Pediatric medicine also has parallels to internal medicine. When kids hurt, they need adequate pain medication just like adults do. When they’re depressed, they need pharmacologic or talk therapy or both. Like internists, pediatricians are learning they need to consider the whole person including the mouth. But internists could take a lesson in preventive medicine from pediatricians with their model of well-child visits and routine vaccinations.

Yet, medically, kids aren’t just little adults. From their first breath, they have different needs and distinctive problems.Glitches in their genes may first surface in the newborn nursery, and an expanding battery of screening tests promises to find those glitches sooner, allowing physicians to take action. Children are subject to a panoply of illnesses never encountered in adults, some with colorful names such as maple syrup urine disease or ultra-
polysyllabic ones such as ornithine transcarbamylase deficiency. When kids reach that mysterious time of life called adolescence, they present a complex skein of medical and psychological problems that can test their doctors almost as much as their parents.

Pediatricians’ successes have presented new problems for other doctors. As patients with previously fatal childhood diseases such as cystic fibrosis and childhood malignancies reach adulthood, they outgrow the toys in the pediatric waiting room and move on to doctors for adults, who now need to learn a new set of skills to tend to this unique group of patients.

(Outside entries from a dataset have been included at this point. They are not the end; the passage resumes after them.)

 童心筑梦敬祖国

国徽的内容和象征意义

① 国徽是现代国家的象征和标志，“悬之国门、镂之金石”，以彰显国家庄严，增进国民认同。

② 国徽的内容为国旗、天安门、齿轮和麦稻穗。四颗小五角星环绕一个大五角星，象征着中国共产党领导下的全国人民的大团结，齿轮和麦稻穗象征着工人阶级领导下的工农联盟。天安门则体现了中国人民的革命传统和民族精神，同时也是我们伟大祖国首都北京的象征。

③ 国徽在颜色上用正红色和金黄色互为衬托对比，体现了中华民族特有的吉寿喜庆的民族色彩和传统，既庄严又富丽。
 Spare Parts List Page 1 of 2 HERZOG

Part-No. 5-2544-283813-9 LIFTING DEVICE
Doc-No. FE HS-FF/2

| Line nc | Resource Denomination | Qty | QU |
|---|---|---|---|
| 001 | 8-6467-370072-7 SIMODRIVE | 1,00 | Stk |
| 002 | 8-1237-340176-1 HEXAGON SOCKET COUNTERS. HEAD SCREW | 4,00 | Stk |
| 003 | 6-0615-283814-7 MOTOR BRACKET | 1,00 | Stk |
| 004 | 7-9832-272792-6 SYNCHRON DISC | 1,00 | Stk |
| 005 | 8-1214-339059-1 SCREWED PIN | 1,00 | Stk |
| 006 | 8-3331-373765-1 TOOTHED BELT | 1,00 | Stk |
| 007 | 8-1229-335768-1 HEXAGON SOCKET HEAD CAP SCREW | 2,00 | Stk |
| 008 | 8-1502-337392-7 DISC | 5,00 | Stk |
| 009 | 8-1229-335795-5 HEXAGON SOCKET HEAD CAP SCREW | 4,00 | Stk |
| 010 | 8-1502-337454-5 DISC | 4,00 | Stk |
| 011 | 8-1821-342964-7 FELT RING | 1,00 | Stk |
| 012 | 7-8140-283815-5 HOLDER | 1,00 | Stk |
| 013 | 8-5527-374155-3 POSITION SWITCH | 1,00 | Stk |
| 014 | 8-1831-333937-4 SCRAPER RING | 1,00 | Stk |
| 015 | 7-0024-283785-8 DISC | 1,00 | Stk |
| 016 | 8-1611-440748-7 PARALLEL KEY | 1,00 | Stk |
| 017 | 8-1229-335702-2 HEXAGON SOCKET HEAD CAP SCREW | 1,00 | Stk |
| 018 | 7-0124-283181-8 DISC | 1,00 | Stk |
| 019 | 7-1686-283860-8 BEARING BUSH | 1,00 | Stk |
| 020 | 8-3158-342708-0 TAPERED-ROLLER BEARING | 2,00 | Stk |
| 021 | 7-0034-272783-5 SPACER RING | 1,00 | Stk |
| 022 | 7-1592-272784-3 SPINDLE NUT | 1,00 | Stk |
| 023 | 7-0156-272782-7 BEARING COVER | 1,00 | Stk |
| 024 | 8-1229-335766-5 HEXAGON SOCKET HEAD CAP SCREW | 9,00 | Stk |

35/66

My decision to shun pediatrics came during a daylong visit to a private practice pediatrician’s office. What I witnessed was a virtuoso performance of multitasking—examining a screaming infant while talking to a frazzled mother, answering phone calls from frantic parents while scribbling hasty chart notes, and juggling the preventive and acute needs of kids of all ages. Although I have since learned to multitask in my own meager way, I don’t now, and certainly didn’t then, think that I was equal to the challenge of pediatrics. Taking care of wee ones is a big job.